His seminal contributions to the technologies of hyrdrocarbons and energy conversion led to the concept of the “methanol economy,” which has the potential of mitigating society’s reliance on fossil fuel sources for energy and materials. Methanol and dimethyl ether, which can be produced from carbon dioxide using renewable sources of energy, are excellent combustion fuels and feedstocks for ethylene and propylene production. The chemistry behind the “methanol economy” is now being commercially developed.
George A. Olah
Robert A. Scholtz
Scholtz, who started the first university research program in ultra-wideband radio, was recognized for “contributions to the fields of ultra-wideband and spread-spectrum communications.”

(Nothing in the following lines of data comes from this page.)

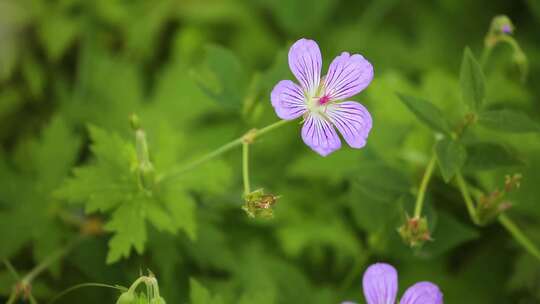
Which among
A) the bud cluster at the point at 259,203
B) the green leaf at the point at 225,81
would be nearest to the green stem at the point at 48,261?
the green leaf at the point at 225,81

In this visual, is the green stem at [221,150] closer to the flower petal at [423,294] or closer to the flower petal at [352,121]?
the flower petal at [352,121]

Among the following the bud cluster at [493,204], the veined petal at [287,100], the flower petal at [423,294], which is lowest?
the flower petal at [423,294]

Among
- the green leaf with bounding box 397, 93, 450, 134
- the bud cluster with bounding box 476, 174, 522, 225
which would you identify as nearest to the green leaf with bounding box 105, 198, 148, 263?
the green leaf with bounding box 397, 93, 450, 134

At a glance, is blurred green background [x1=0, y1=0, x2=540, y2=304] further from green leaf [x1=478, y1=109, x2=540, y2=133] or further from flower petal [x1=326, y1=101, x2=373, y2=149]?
flower petal [x1=326, y1=101, x2=373, y2=149]

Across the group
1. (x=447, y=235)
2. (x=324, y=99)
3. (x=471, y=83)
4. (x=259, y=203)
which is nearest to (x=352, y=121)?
(x=324, y=99)

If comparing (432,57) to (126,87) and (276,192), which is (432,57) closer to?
(276,192)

A member of the Viterbi School faculty since 1963, Scholtz has spent the last decade studying applications of ultra-wideband — brief signal pulses spread over a very wide band of the radio spectrum — for imaging, data transmission and other tasks. His research interests range from spread-spectrum communications, ultra-wideband and impulse radio, synchronization techniques, adaptive arrays and filters to pseudo-noise generators and communication networks.
In 2006, the first commercial applications of ultra-wideband technology, for short-range high bandwidth wireless data links were introduced, thanks to his landmark research. Scholtz was also co-recipient that year of the IEEE Eric E. Sumner Award "for pioneering contributions to ultra-wide band communications science and technology."

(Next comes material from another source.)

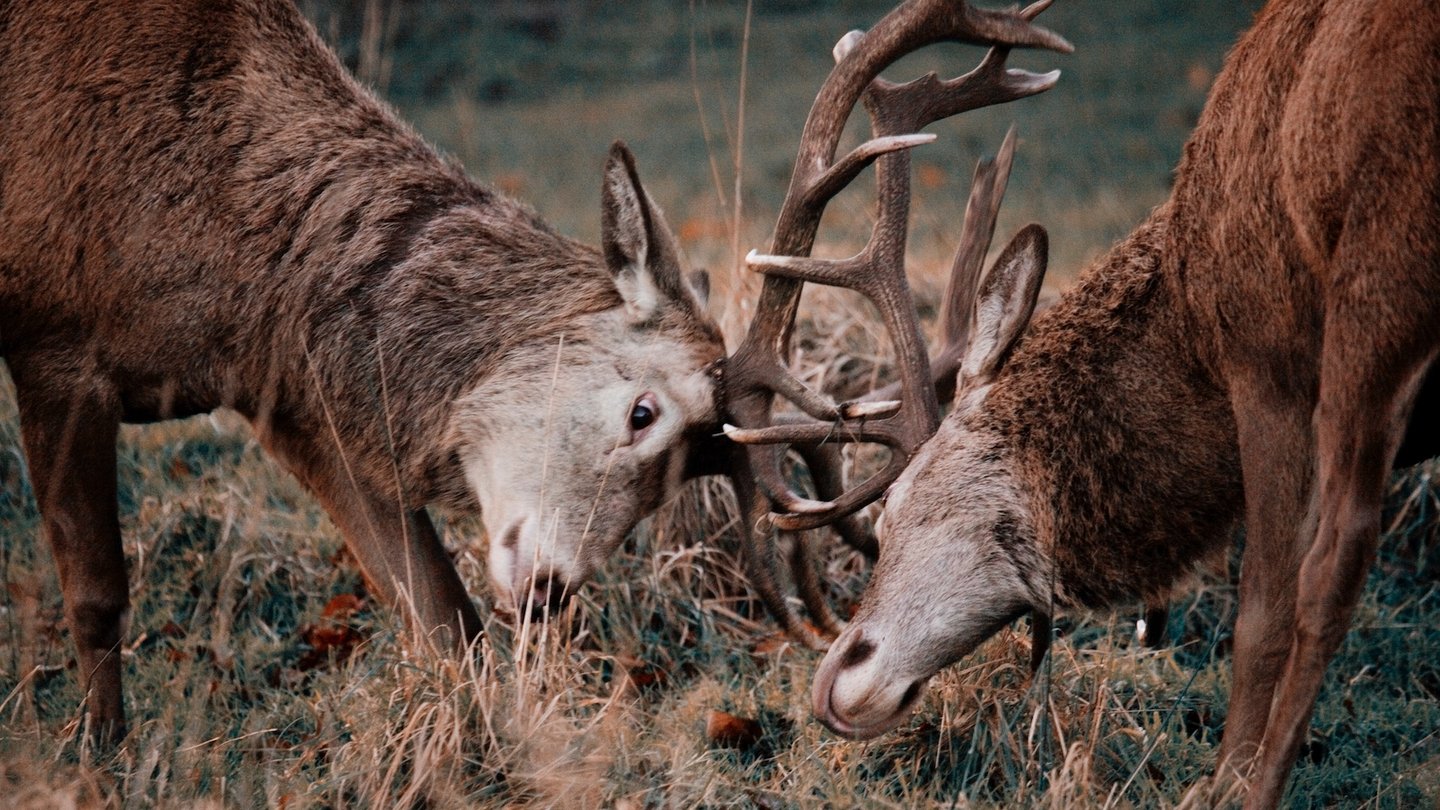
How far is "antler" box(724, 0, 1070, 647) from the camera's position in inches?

Currently director of a research unit specializing in the field, the USC UltRA Laboratory, Scholtz’s other IEEE honors include the Donald G. Fink Prize Paper Award, IEEE Communications Society’s Leonard G. Abraham and Fred Ellersick Prizes, IEEE Signal Processing Society’s Senior Paper Award, and the IEEE Antennas and Propagation Society’s Sergei A. Shelkunoff Transactions Prize Paper Award.